▶ Problem description: Could you express every line of the rows below as a JSON list of strings, one string per line, with blank lines omitted?

▶ Data provided:
** Start **

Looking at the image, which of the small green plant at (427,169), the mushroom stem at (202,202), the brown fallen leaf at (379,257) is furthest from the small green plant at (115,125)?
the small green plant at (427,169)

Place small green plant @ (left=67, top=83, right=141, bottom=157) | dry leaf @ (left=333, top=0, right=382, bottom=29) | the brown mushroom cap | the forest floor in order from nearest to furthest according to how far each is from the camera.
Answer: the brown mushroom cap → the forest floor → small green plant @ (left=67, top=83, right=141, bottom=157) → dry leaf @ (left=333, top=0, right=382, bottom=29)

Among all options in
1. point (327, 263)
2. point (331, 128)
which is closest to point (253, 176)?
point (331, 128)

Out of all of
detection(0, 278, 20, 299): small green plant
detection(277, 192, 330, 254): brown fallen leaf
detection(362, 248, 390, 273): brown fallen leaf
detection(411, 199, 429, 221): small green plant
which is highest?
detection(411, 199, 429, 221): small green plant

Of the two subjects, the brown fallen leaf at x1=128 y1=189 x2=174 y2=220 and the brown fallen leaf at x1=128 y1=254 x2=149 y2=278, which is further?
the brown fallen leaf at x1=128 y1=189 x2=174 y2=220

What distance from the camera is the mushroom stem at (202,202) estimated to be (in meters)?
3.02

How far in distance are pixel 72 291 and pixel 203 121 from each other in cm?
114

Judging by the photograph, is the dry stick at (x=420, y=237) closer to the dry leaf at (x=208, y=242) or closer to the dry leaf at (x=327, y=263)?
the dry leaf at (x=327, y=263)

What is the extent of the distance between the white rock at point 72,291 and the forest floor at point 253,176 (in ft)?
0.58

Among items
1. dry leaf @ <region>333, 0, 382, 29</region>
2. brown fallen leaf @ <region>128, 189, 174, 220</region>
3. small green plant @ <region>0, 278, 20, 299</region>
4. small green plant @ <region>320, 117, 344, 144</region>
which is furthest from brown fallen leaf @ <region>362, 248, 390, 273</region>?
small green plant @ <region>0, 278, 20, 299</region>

** End **

▶ Correct output:
[
  "Looking at the image, which of the small green plant at (427,169), the mushroom stem at (202,202), the brown fallen leaf at (379,257) is furthest from the small green plant at (115,125)?",
  "the small green plant at (427,169)",
  "Place small green plant @ (left=67, top=83, right=141, bottom=157) | dry leaf @ (left=333, top=0, right=382, bottom=29) | the brown mushroom cap | the forest floor in order from nearest to furthest according to how far each is from the camera.",
  "Answer: the brown mushroom cap → the forest floor → small green plant @ (left=67, top=83, right=141, bottom=157) → dry leaf @ (left=333, top=0, right=382, bottom=29)",
  "Among all options in",
  "1. point (327, 263)",
  "2. point (331, 128)",
  "which is closest to point (253, 176)?",
  "point (331, 128)",
  "Out of all of",
  "detection(0, 278, 20, 299): small green plant",
  "detection(277, 192, 330, 254): brown fallen leaf",
  "detection(362, 248, 390, 273): brown fallen leaf",
  "detection(411, 199, 429, 221): small green plant",
  "which is highest?",
  "detection(411, 199, 429, 221): small green plant",
  "Of the two subjects, the brown fallen leaf at x1=128 y1=189 x2=174 y2=220 and the brown fallen leaf at x1=128 y1=254 x2=149 y2=278, which is further?",
  "the brown fallen leaf at x1=128 y1=189 x2=174 y2=220",
  "What distance from the camera is the mushroom stem at (202,202) estimated to be (in meters)?",
  "3.02",
  "How far in distance are pixel 72 291 and pixel 203 121 from each other in cm?",
  "114",
  "Judging by the photograph, is the dry stick at (x=420, y=237) closer to the dry leaf at (x=208, y=242) or closer to the dry leaf at (x=327, y=263)?",
  "the dry leaf at (x=327, y=263)",
  "What is the extent of the distance between the white rock at point 72,291 and the forest floor at point 253,176 (in ft)?",
  "0.58",
  "Among items",
  "1. dry leaf @ <region>333, 0, 382, 29</region>",
  "2. brown fallen leaf @ <region>128, 189, 174, 220</region>",
  "3. small green plant @ <region>0, 278, 20, 299</region>",
  "4. small green plant @ <region>320, 117, 344, 144</region>",
  "which is furthest from brown fallen leaf @ <region>362, 248, 390, 273</region>?",
  "small green plant @ <region>0, 278, 20, 299</region>"
]